Thälmann und die KPD-Führung glaubten ernsthaft, dass die Nazis innerhalb weniger Monate abgewirtschaftet hätten und dies den Weg für die Machtübernahme der Kommunist:innen ebnen würde. Einen Monat nach der Ernennung Hitlers zum Reichskanzler durch den ehemaligen Weltkriegsgeneral und Reichspräsidenten Paul von Hindenburg war die grösste kommunistische Partei ausserhalb der UdSSR zerschlagen.

Die Faschist:innen dürfen nicht an die Macht kommen. Der beste Garant dafür ist eine linke Bewegung, die fortschrittliche Organisationen, Gewerkschaften und emanzipatorische Bewegungen in einem Bündnis vereint und das drohende Übel an seinen kapitalistischen Wurzeln packt. Es wäre unverzeihlich, die Fehler, die die kommunistische Bewegung im 20. Jahrhundert begangen hat, ein zweites Mal zu machen. Die Prinzipien der Einheitsfronttaktik können die revolutionäre Linke davor bewahren.

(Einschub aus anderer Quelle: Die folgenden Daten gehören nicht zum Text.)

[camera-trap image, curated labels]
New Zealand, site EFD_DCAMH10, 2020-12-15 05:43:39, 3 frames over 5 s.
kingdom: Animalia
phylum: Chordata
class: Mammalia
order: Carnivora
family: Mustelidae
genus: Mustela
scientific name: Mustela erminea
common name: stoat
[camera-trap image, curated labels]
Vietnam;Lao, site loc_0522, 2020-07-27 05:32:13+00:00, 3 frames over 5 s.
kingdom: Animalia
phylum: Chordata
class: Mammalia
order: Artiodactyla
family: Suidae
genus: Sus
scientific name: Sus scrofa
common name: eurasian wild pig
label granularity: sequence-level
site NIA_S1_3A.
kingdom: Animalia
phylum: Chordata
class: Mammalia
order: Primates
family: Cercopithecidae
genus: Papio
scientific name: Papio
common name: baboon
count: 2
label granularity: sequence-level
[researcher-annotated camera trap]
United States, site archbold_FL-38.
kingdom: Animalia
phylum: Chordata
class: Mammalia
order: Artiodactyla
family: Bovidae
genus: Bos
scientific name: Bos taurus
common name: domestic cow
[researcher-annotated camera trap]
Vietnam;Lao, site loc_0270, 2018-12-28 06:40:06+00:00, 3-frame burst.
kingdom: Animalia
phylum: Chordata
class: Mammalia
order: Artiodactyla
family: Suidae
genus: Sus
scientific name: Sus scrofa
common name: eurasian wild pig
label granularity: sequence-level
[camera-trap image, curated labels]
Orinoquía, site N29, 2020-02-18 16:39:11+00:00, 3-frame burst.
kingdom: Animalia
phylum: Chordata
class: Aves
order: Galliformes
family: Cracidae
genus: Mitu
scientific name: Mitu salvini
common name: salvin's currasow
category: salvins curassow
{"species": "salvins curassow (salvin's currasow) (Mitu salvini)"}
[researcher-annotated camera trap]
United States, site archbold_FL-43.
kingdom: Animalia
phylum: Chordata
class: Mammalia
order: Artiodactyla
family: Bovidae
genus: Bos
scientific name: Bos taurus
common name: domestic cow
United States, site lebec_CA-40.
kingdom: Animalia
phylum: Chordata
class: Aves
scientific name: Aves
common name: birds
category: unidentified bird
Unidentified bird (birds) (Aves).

[1] Rudolf Breitscheid sass für die SPD im Reichstag. Nach der Machtübernahme der Nazis floh er nach Frankreich. Das nazihörige Vichy-Regime lieferte ihn 1941 an die Gestapo aus. Er wurde im KZ Buchenwald inhaftiert, wo er 1944 starb.
[2] Rote Fahne, 18.11.1931
[3] Ernst Thälmann war seit 1924 Vorsitzender und Reichtstagsabgeordneter für die KPD. Er wurde bereits am 3. März 1933 verhaftet. Nach 11 Jahren Einzelhaft in verschiedenen Gefängnissen und KZ wurde er im August 1944 auf Befehl von Adolf Hitler erschossen.
[4] Referat auf der Tagung des ZK der KPD, 7. Februar 1933.